Available data section start
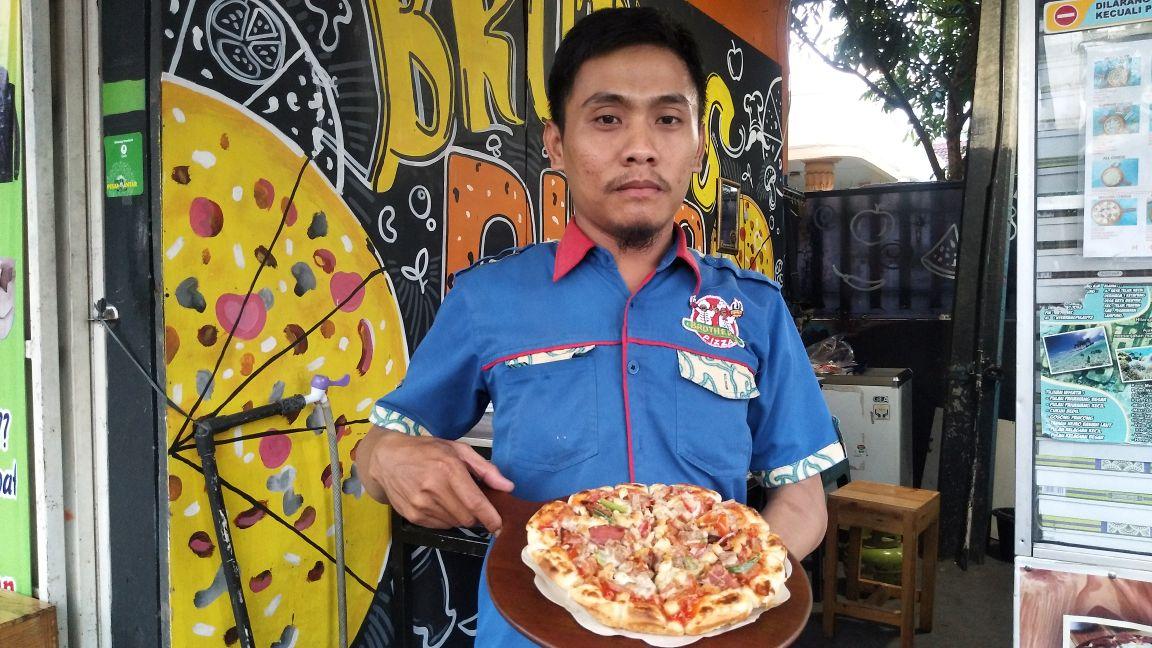 Nikmati Aneka Pizza diBrother Pizza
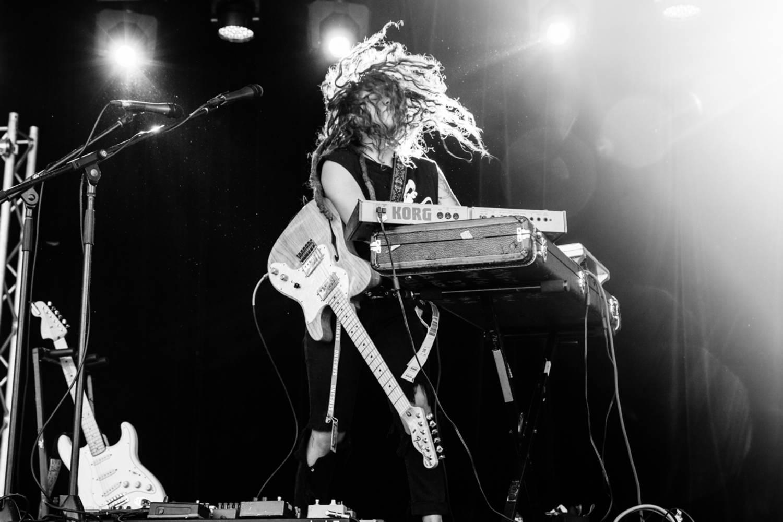 TASH SULTANA - MURDER TO THE MIND // Video + Tourdaten für den Sommer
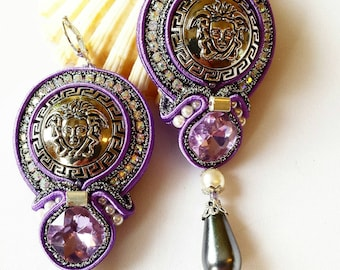 Soutache Ohrringe aus Knopf Medusa Head. Statement Ohrringe.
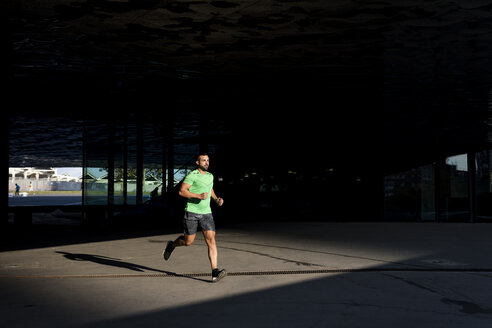 Sportive man during workout, jogging - MAUF01975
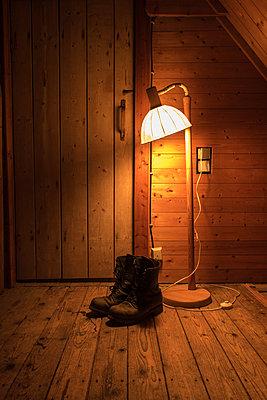 Stiefel neben einer Stehlampe - p930m1491873 von Phillip Gätz
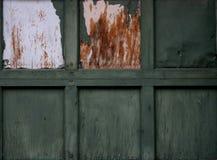 Puerta verde vieja del garage Imagen de archivo
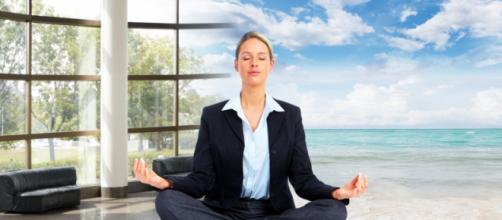 La meditación promueve el rendimiento profesional, escolar y en los deportes.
Available data section end
Problem statement | Quote, please, only the lines running from the one with "TASH SULTANA - MURDER" down to the final line of the data above, keeping both ends and skipping the pictures.

Answer to the exercise |
 TASH SULTANA - MURDER TO THE MIND // Video + Tourdaten für den Sommer
 Soutache Ohrringe aus Knopf Medusa Head. Statement Ohrringe.
 Sportive man during workout, jogging - MAUF01975
 Stiefel neben einer Stehlampe - p930m1491873 von Phillip Gätz
 Puerta verde vieja del garage Imagen de archivo
 La meditación promueve el rendimiento profesional, escolar y en los deportes.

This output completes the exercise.